▶ Required work:
1. In the PyTorch notes, what is PyTorch said to be the successor to?
2. From the PyTorch notes, extract word for word the passage starting at "Successor to Lua’s" and ending at "lag or overhead.".

*** Opening of Passage to read ***

Successor to Lua’s torch. Evil twin to Googles’s Tensorflow. Intermittently ascendant over Tensorflow for researchers, if not for industrial uses.

They claim aim for fancy applications which are easier in pytorch’s dynamic graph construction style, which resembles (in outcome if not implementation details) the dynamic styles of jax, most julia autodiffs, and tensorflow in “eager” mode.

PyTorch has a unique [sic] way of building neural networks: using and replaying a tape recorder.

Most frameworks such as TensorFlow, Theano, Caffe and CNTK have a static view of the world. One has to build a neural network, and reuse the same structure again and again. Changing the way the network behaves means that one has to start from scratch. [… Pytorch] allows you to change the way your network behaves arbitrarily with zero lag or overhead.

Of course the overhead is not truly zero; rather they have shifted the overhead baseline down a little. Discounting their hyperbole, it still provides relatively convenient autodiff.

The price we pay is that they have chosen different names for all the mathematical functions I use than either tensorflow or numpy, so there is pointless friction in swapping between these frameworks. Presumably that is a low-key tactic to engineer a captive audience.

Getting started

An incredible feature of pytorch is its documentation which is clear and consistent and somewhat comprehensive. That is hopefully no longer a massive advantage over Tensorflow who documentation was garbled nonsense when I was using it.

*** Close of Passage to read ***
*** Opening of Records provided ***

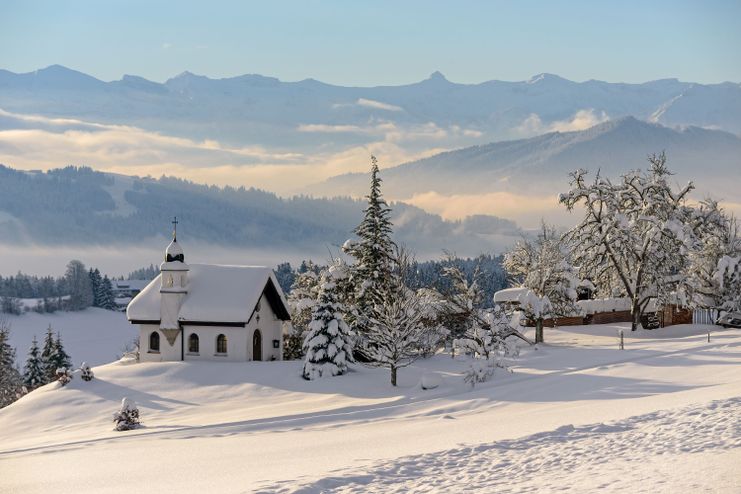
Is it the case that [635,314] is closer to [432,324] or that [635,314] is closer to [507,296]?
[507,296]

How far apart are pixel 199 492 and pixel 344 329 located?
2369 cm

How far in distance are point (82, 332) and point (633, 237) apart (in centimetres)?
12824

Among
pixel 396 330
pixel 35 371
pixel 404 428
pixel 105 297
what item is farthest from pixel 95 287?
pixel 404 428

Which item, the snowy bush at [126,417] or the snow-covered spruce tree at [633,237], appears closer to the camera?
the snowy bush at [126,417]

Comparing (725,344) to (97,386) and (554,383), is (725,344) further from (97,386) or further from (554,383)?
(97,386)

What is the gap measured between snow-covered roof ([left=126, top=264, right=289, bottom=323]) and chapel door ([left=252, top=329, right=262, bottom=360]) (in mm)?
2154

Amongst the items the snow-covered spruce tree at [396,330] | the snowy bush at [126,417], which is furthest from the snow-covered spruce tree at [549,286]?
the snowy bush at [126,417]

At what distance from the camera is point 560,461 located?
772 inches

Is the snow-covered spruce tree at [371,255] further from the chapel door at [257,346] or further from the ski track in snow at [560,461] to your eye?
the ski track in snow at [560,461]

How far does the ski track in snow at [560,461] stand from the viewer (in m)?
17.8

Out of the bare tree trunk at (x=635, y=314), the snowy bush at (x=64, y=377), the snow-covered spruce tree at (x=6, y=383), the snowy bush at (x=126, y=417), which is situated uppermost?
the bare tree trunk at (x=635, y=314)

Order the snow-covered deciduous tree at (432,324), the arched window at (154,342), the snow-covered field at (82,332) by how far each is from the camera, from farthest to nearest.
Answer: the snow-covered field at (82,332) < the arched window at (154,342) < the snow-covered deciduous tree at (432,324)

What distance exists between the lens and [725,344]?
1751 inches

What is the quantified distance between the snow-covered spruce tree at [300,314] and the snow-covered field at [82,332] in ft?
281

*** Close of Records provided ***
*** Opening of Records provided ***

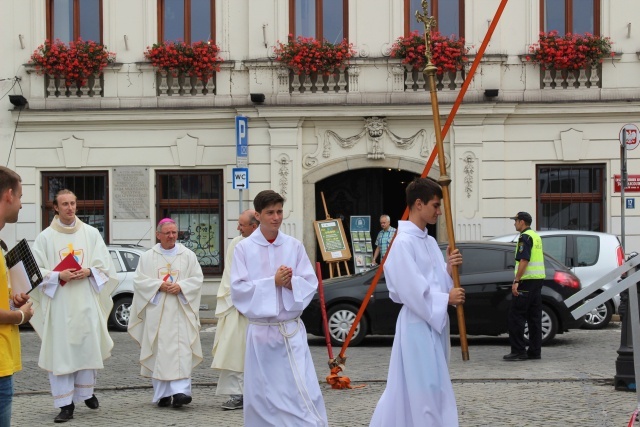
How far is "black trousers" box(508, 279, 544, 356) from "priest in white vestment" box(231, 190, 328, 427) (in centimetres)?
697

*** Close of Records provided ***

▶ Answers by item:
1. Lua's torch.

2.
Successor to Lua’s torch. Evil twin to Googles’s Tensorflow. Intermittently ascendant over Tensorflow for researchers, if not for industrial uses.

They claim aim for fancy applications which are easier in pytorch’s dynamic graph construction style, which resembles (in outcome if not implementation details) the dynamic styles of jax, most julia autodiffs, and tensorflow in “eager” mode.

PyTorch has a unique [sic] way of building neural networks: using and replaying a tape recorder.

Most frameworks such as TensorFlow, Theano, Caffe and CNTK have a static view of the world. One has to build a neural network, and reuse the same structure again and again. Changing the way the network behaves means that one has to start from scratch. [… Pytorch] allows you to change the way your network behaves arbitrarily with zero lag or overhead.